- **Extract**
Comment by mikepurvis
13 hours ago
HTML was conceived as a language for marking up a document that was primarily text; XML took the tags and attributes from that and tried to turn it into a data serialization and exchange format. But it was never really well suited to that, and it's obvious from looking XML-RPC or SOAP payloads that there were fundamental gaps in the ability of XML to encode type and structure information inline:
<?xml version="1.0"?>
<methodCall>
<methodName>math.add</methodName>
<params>
<param>
<value><int>5</int></value>
</param>
<param>
<value><int>7</int></value>
</param>
</params>
</methodCall>
Compared to this, JSON had string and number types built in:
{
"jsonrpc": "2.0",
"method": "math.add",
"params": [5, 7],
"id": 1
}
I don't think this is the only factor, but I think XML had a lot of this kind of cognitive overhead built in, and that gave it a lot of friction when stacked up against JSON and later yaml... and when it came to communicating with a SPA, it was hard to compete with JS being able to natively eval the payload responses.
To be fair I cannot trust your shape in your jsonrpc, I am not sure if id is truly an integer or if you sent me an integer by mistake, same as params or even the payload of the params' param, this is why we ended adopting openapi for describing http interactions and iirc jsonrpc specifically can also be described with it. At least in the schema part no one would say it is ambiguous, also one does not need do heavier parses, the obj is a tree, no more checking on scaping strings, no more issues with handcoded multiline strings, it is dropped the need to separate attributes with commas as we know the end tag delimits a space and so on.
Yeah this is the issue. I spent tons of time writing code that would consume xml and turn it into something useful.
It’s a mediocre data storage language.

- **Information supplied**
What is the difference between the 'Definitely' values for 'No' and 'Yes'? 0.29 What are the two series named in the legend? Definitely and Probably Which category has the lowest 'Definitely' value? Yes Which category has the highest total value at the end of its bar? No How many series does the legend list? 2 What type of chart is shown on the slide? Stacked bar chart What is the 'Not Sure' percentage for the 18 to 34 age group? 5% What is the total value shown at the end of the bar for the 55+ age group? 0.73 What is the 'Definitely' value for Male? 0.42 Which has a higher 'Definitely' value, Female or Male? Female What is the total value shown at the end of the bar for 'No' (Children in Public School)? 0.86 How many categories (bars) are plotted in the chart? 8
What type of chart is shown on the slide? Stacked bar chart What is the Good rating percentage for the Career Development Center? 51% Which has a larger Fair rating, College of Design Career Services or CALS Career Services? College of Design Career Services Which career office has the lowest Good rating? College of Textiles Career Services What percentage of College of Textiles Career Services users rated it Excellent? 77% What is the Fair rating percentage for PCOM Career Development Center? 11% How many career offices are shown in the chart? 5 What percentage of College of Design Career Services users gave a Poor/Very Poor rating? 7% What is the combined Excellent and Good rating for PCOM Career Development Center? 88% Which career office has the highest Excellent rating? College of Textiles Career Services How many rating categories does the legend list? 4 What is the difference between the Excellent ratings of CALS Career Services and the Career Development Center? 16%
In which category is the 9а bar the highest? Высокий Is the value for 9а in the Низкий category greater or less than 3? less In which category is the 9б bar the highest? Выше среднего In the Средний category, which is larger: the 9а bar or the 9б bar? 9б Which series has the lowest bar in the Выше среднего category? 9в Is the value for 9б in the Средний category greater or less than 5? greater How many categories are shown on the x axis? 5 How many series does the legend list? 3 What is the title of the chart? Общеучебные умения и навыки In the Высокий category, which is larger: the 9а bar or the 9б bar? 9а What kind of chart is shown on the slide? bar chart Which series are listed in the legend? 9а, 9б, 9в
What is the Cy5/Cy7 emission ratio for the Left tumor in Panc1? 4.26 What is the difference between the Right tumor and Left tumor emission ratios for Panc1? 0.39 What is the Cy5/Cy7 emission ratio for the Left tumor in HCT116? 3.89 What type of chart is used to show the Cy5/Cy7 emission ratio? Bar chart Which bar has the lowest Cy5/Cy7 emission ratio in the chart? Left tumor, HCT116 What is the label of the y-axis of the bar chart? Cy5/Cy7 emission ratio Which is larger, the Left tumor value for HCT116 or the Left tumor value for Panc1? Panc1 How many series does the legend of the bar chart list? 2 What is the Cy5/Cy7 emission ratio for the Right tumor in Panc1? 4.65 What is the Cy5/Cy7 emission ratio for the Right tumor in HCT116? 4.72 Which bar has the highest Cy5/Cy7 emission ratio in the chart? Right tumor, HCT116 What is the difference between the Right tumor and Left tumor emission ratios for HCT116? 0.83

- **Work item**
Answer these questions about the discussion of XML and JSON:
1. What does the discussion say HTML was conceived as?
2. What was adopted for describing HTTP interactions?
3. What kind of language does the last line call XML?
None of the data is needed here.

- **Result for this task**
1. A language for marking up a document that was primarily text.
2. OpenAPI.
3. A mediocre data storage language.